How the DHS practices “transparency”

realid-nonresponsive [A “complete” response from DHS to a FOIA request, with “no deletions”. Click image for larger version.]

A Freedom of Information Act request we made to the Department of Homeland Security hasn’t told us much about what we asked about, but has given us an object lesson in how the DHS practices “transparency”.

An August 2015 document posted on the DHS.gov website revealed that the DHS is systematically collecting data on how many people have been denied access to Federal facilities because they were unable or unwilling to show ID credentials deemed to “comply” with the REAL-ID Act:

Your agency should also have a process for recording the number of encounters of individuals presenting driver’s licenses from noncompliant states for purpose of accessing Federal facilities. This data should be sent monthly to DHS (OSIIS@hq.dhs.gov) for collection no later than the tenth day of each month. DHS will use this data to evaluate the impact of REAL ID enforcement on the public. See Appendix E for a sample report template.

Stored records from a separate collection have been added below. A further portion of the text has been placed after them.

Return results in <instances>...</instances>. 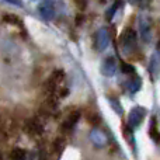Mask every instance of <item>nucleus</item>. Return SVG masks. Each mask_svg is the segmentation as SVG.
I'll return each instance as SVG.
<instances>
[{
  "instance_id": "20e7f679",
  "label": "nucleus",
  "mask_w": 160,
  "mask_h": 160,
  "mask_svg": "<svg viewBox=\"0 0 160 160\" xmlns=\"http://www.w3.org/2000/svg\"><path fill=\"white\" fill-rule=\"evenodd\" d=\"M108 44H110V32H108V28L101 27L96 32V37H94V48H96L98 52H102V51L107 49Z\"/></svg>"
},
{
  "instance_id": "f8f14e48",
  "label": "nucleus",
  "mask_w": 160,
  "mask_h": 160,
  "mask_svg": "<svg viewBox=\"0 0 160 160\" xmlns=\"http://www.w3.org/2000/svg\"><path fill=\"white\" fill-rule=\"evenodd\" d=\"M3 21L7 22V24H11V25H16V27H21L22 28V21L18 16L16 14H4L3 16Z\"/></svg>"
},
{
  "instance_id": "0eeeda50",
  "label": "nucleus",
  "mask_w": 160,
  "mask_h": 160,
  "mask_svg": "<svg viewBox=\"0 0 160 160\" xmlns=\"http://www.w3.org/2000/svg\"><path fill=\"white\" fill-rule=\"evenodd\" d=\"M117 61L114 56H108V58H105L104 61H102L101 63V73L102 76H105V78H112L114 75L117 73Z\"/></svg>"
},
{
  "instance_id": "9b49d317",
  "label": "nucleus",
  "mask_w": 160,
  "mask_h": 160,
  "mask_svg": "<svg viewBox=\"0 0 160 160\" xmlns=\"http://www.w3.org/2000/svg\"><path fill=\"white\" fill-rule=\"evenodd\" d=\"M149 136L153 142H156L158 145H160V132L158 129V121H156V117H153L152 121H150V127H149Z\"/></svg>"
},
{
  "instance_id": "7ed1b4c3",
  "label": "nucleus",
  "mask_w": 160,
  "mask_h": 160,
  "mask_svg": "<svg viewBox=\"0 0 160 160\" xmlns=\"http://www.w3.org/2000/svg\"><path fill=\"white\" fill-rule=\"evenodd\" d=\"M138 27H139V35H141L142 41L145 44H149L152 41V22H150L149 17L146 16L139 17Z\"/></svg>"
},
{
  "instance_id": "423d86ee",
  "label": "nucleus",
  "mask_w": 160,
  "mask_h": 160,
  "mask_svg": "<svg viewBox=\"0 0 160 160\" xmlns=\"http://www.w3.org/2000/svg\"><path fill=\"white\" fill-rule=\"evenodd\" d=\"M25 132L31 136H39L44 132V122L39 118H31L25 124Z\"/></svg>"
},
{
  "instance_id": "6e6552de",
  "label": "nucleus",
  "mask_w": 160,
  "mask_h": 160,
  "mask_svg": "<svg viewBox=\"0 0 160 160\" xmlns=\"http://www.w3.org/2000/svg\"><path fill=\"white\" fill-rule=\"evenodd\" d=\"M79 119H80V111L79 110L72 111V112L66 117V119H63V124H62V127H61L62 132H70V131L76 127Z\"/></svg>"
},
{
  "instance_id": "dca6fc26",
  "label": "nucleus",
  "mask_w": 160,
  "mask_h": 160,
  "mask_svg": "<svg viewBox=\"0 0 160 160\" xmlns=\"http://www.w3.org/2000/svg\"><path fill=\"white\" fill-rule=\"evenodd\" d=\"M110 104H111V107L114 108V111H115L118 115H122V114H124V110H122L121 102H119L117 98H110Z\"/></svg>"
},
{
  "instance_id": "f257e3e1",
  "label": "nucleus",
  "mask_w": 160,
  "mask_h": 160,
  "mask_svg": "<svg viewBox=\"0 0 160 160\" xmlns=\"http://www.w3.org/2000/svg\"><path fill=\"white\" fill-rule=\"evenodd\" d=\"M119 47L125 55H132L138 51V37L135 30L127 27L122 31V34L119 35Z\"/></svg>"
},
{
  "instance_id": "6ab92c4d",
  "label": "nucleus",
  "mask_w": 160,
  "mask_h": 160,
  "mask_svg": "<svg viewBox=\"0 0 160 160\" xmlns=\"http://www.w3.org/2000/svg\"><path fill=\"white\" fill-rule=\"evenodd\" d=\"M6 2H8V3H11V4H16V6H22V3H21V0H6Z\"/></svg>"
},
{
  "instance_id": "4468645a",
  "label": "nucleus",
  "mask_w": 160,
  "mask_h": 160,
  "mask_svg": "<svg viewBox=\"0 0 160 160\" xmlns=\"http://www.w3.org/2000/svg\"><path fill=\"white\" fill-rule=\"evenodd\" d=\"M52 149L56 155H61L65 149V139L63 138H56L55 142H53V145H52Z\"/></svg>"
},
{
  "instance_id": "1a4fd4ad",
  "label": "nucleus",
  "mask_w": 160,
  "mask_h": 160,
  "mask_svg": "<svg viewBox=\"0 0 160 160\" xmlns=\"http://www.w3.org/2000/svg\"><path fill=\"white\" fill-rule=\"evenodd\" d=\"M125 84V88H127V91L128 93H131V94H135V93H138L139 90H141V87H142V80L139 76H136V75H131L129 78H128V80L124 83Z\"/></svg>"
},
{
  "instance_id": "39448f33",
  "label": "nucleus",
  "mask_w": 160,
  "mask_h": 160,
  "mask_svg": "<svg viewBox=\"0 0 160 160\" xmlns=\"http://www.w3.org/2000/svg\"><path fill=\"white\" fill-rule=\"evenodd\" d=\"M38 11L44 20H52L56 16V7L52 0H42L38 6Z\"/></svg>"
},
{
  "instance_id": "a211bd4d",
  "label": "nucleus",
  "mask_w": 160,
  "mask_h": 160,
  "mask_svg": "<svg viewBox=\"0 0 160 160\" xmlns=\"http://www.w3.org/2000/svg\"><path fill=\"white\" fill-rule=\"evenodd\" d=\"M75 2V4L78 6L80 10H84L86 6H87V0H73Z\"/></svg>"
},
{
  "instance_id": "f3484780",
  "label": "nucleus",
  "mask_w": 160,
  "mask_h": 160,
  "mask_svg": "<svg viewBox=\"0 0 160 160\" xmlns=\"http://www.w3.org/2000/svg\"><path fill=\"white\" fill-rule=\"evenodd\" d=\"M121 70L128 76L135 75V68H133L132 65H129V63H122L121 65Z\"/></svg>"
},
{
  "instance_id": "f03ea898",
  "label": "nucleus",
  "mask_w": 160,
  "mask_h": 160,
  "mask_svg": "<svg viewBox=\"0 0 160 160\" xmlns=\"http://www.w3.org/2000/svg\"><path fill=\"white\" fill-rule=\"evenodd\" d=\"M145 117H146V108L145 107H141V105H136V107H133L132 110L129 111V114H128V127L132 128V129H135V128H138L139 125L143 122Z\"/></svg>"
},
{
  "instance_id": "9d476101",
  "label": "nucleus",
  "mask_w": 160,
  "mask_h": 160,
  "mask_svg": "<svg viewBox=\"0 0 160 160\" xmlns=\"http://www.w3.org/2000/svg\"><path fill=\"white\" fill-rule=\"evenodd\" d=\"M90 141L93 142V145L94 146H97V148H102V146H105V145L108 143L107 135H105L102 131H100V129H93L91 131Z\"/></svg>"
},
{
  "instance_id": "aec40b11",
  "label": "nucleus",
  "mask_w": 160,
  "mask_h": 160,
  "mask_svg": "<svg viewBox=\"0 0 160 160\" xmlns=\"http://www.w3.org/2000/svg\"><path fill=\"white\" fill-rule=\"evenodd\" d=\"M145 0H129V3L131 4H142Z\"/></svg>"
},
{
  "instance_id": "2eb2a0df",
  "label": "nucleus",
  "mask_w": 160,
  "mask_h": 160,
  "mask_svg": "<svg viewBox=\"0 0 160 160\" xmlns=\"http://www.w3.org/2000/svg\"><path fill=\"white\" fill-rule=\"evenodd\" d=\"M121 3H122V0H117L115 3H114L112 6H111V8L107 11V14H105V17H107V20H111L114 17V14L117 13V10H118V7L121 6Z\"/></svg>"
},
{
  "instance_id": "ddd939ff",
  "label": "nucleus",
  "mask_w": 160,
  "mask_h": 160,
  "mask_svg": "<svg viewBox=\"0 0 160 160\" xmlns=\"http://www.w3.org/2000/svg\"><path fill=\"white\" fill-rule=\"evenodd\" d=\"M27 159H28V153L24 149H20V148L13 149V152L10 155V160H27Z\"/></svg>"
}]
</instances>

In January of 2016, we submitted a FOIA request to the DHS to the DHS for these reports.  Five months later, after repeated follow-up inquiries, we finally received this mockery of a “response”. It was dated in May, but we didn’t receive it until June, because it was sent to a mis-typed email address and our repeated email and voicemail messages requesting information on the status of the request were ignored. Our request was submitted by email, so it’s not clear why the address on the response was retyped rather than being sent as a “reply” to our message.  But that’s the least of the problems with the DHS response to our request.